BREVI NOTE SUL KANUN
Il Kanun è il più importante codice consuetudinario albanese. Da secoli regola la vita sociale nelle zone più arretrate dell’Albania, soprattutto nel nord. Il codice si occupa di diritto civile e penale disciplinando numerosi aspetti come la famiglia, il matrimonio, i contratti, il lavoro, la proprietà, i delitti infamanti e il risarcimento dei danni. Non c’è momento della vita comunitaria di cui il Kanun non si occupi minuziosamente. Proprio nei libri dedicati alla parola data, all’onore personale e alla vendetta di sangue, si comprende perché l’area balcanica composta dall’Albania settentrionale, dalla Macedonia e dal Montenegro è l’ultima regione tribale europea. Parola data, vendetta di sangue, e assoluta solidarietà tra i membri della famiglia, caratterizzano l’albanese come “uomo d’onore”. Il Kanun, sull’onore, è lapidario: “Di fronte alla legge il disonorato è considerato come persona morta”. Da qui, il principio che “il sangue non si sostituisce con la multa” poiché l’onore non può essere ripristinato con un risarcimento pecuniario. Al contrario, “il disonorato non si appella alla giustizia e il valoroso si fa giustizia da sé”. Fortissimo è anche il senso di appartenenza alla famiglia, un sistema patriarcale, basato sul clan, guidato dall’uomo più anziano. Secondo il Kanun “la donna è un otre, che sopporta pesi e fatiche”. Non ha minime capacità decisionali, non ha diritti di proprietà e non viene inclusa nelle faide della vendetta. La sua vita è fortemente condizionata dalla figura maschile.

DAL KANUN:
Non è bene bere prima che un uomo beva.
Non è bene fumare.
Non è bene imbracciare un fucile.
Non è bene parlare prima che un uomo parli
né andare da sola nei boschi senza un uomo.

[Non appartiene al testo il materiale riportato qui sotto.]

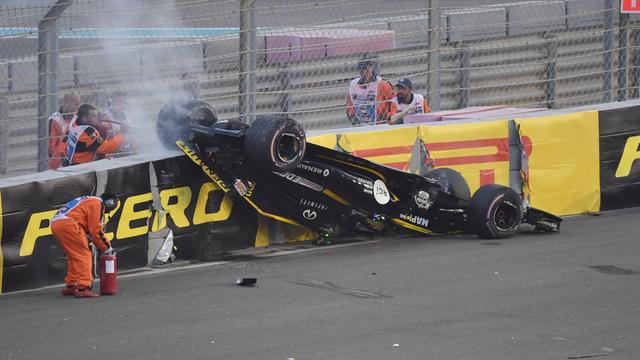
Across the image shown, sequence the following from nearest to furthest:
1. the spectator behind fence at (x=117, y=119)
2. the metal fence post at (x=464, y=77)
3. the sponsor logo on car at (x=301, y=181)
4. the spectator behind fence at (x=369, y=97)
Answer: the sponsor logo on car at (x=301, y=181), the spectator behind fence at (x=117, y=119), the spectator behind fence at (x=369, y=97), the metal fence post at (x=464, y=77)

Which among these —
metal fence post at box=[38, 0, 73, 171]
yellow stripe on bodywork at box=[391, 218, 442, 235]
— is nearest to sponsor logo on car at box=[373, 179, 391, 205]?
yellow stripe on bodywork at box=[391, 218, 442, 235]

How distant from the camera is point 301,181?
10.5 m

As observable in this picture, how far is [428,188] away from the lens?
10891 mm

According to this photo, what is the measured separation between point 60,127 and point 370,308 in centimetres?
374

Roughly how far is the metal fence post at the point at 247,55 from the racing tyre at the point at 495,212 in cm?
227

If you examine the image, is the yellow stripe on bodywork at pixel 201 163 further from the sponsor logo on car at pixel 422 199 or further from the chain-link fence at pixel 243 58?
the sponsor logo on car at pixel 422 199

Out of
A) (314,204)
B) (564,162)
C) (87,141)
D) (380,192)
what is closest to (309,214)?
(314,204)

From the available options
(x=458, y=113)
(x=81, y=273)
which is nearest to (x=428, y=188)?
(x=458, y=113)

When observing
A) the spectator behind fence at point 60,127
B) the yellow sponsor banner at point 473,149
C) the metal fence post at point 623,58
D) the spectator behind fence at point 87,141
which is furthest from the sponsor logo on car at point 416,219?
the metal fence post at point 623,58

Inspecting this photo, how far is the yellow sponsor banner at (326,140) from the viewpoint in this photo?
10978 millimetres

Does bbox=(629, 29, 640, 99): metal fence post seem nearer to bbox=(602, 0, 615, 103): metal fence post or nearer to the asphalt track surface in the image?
bbox=(602, 0, 615, 103): metal fence post

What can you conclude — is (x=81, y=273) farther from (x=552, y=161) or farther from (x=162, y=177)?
(x=552, y=161)

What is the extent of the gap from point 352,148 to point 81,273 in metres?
3.27

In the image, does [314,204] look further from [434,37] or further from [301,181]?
[434,37]
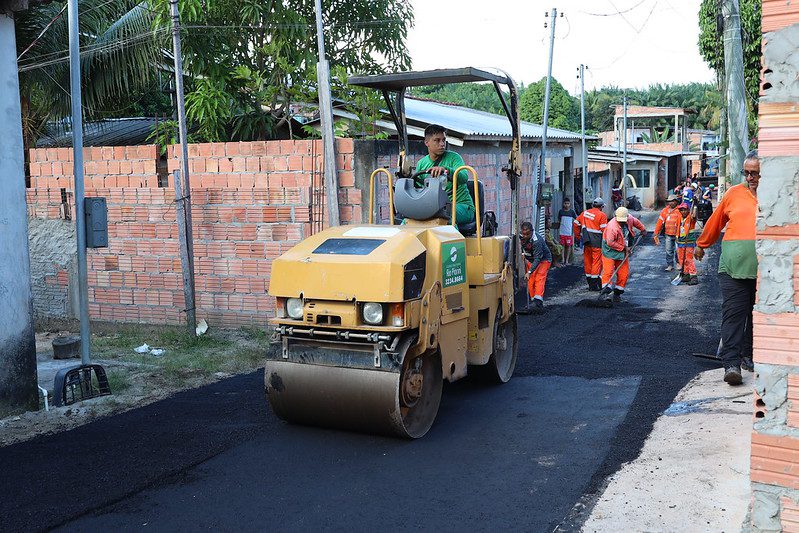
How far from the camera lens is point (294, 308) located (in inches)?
244

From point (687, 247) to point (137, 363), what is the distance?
1068 centimetres

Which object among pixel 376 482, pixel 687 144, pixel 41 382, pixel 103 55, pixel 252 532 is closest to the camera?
pixel 252 532

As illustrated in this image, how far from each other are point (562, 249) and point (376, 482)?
1417 cm

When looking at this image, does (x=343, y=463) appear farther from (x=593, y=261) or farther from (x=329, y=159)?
(x=593, y=261)

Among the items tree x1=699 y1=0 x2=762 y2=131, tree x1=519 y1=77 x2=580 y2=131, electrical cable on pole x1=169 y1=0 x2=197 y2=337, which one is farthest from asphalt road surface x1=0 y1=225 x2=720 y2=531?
tree x1=519 y1=77 x2=580 y2=131

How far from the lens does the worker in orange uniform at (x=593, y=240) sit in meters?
13.9

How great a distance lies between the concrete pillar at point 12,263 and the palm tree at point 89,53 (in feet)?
16.6

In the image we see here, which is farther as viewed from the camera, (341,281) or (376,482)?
(341,281)

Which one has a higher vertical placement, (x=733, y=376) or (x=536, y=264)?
(x=536, y=264)

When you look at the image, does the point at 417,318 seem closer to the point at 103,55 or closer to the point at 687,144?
the point at 103,55

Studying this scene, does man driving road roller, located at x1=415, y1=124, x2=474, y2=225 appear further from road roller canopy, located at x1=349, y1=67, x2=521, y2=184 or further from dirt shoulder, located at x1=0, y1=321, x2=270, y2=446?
dirt shoulder, located at x1=0, y1=321, x2=270, y2=446

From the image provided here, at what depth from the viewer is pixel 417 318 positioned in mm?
6012

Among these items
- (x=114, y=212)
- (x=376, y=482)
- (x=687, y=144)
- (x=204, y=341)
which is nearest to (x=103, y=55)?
(x=114, y=212)

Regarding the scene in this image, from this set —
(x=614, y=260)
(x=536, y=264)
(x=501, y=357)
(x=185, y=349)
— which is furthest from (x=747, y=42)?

Non è bene scegliere il marito.
Non è bene svolgere i lavori degli uomini.
Non è bene guardare un uomo pensando che non abbia ragione.
Non è bene scegliere prima che un uomo scelga.

LE VERGINI GIURATE (BURNESHAT)
Alla donna che diventa vergine giurata viene riconosciuto il diritto di proclamarsi uomo, di comportarsi come tale e di acquisire tutti i diritti che il Kanun riserva esclusivamente agli uomini. Dell’esistenza di questo fenomeno si hanno testimonianze da almeno 200 anni. Oggi si contano un centinaio di vergini giurate, che abitano tra il Kosovo e le aree confinanti in Albania, mentre prima il fenomeno era sviluppato anche in Serbia, in Montenegro e in Bosnia. Per diventare una vergine giurata (Burnesha) la donna è obbligata alla totale astensione dalla vita sessuale. Si veste come gli uomini, poiché l’abbigliamento maschile viene visto come un elemento che legittima il giuramento della conversione fatto davanti a 12 uomini del villaggio. Dopo il giuramento la vergine assume un comportamento maschile, prende un nome da uomo, si arma, può fumare, bere e mangiare con gli uomini nella stanza dove alle donne non è permesso restare. Inoltre acquisisce il diritto di gestire, comprare e vendere proprietà, può partecipare alla guerra e alla vendetta tra i clan e ha pari diritti rispetto agli altri uomini. Ma non potrà mai contrarre matrimonio o stringere relazioni con nessuno dei due sessi.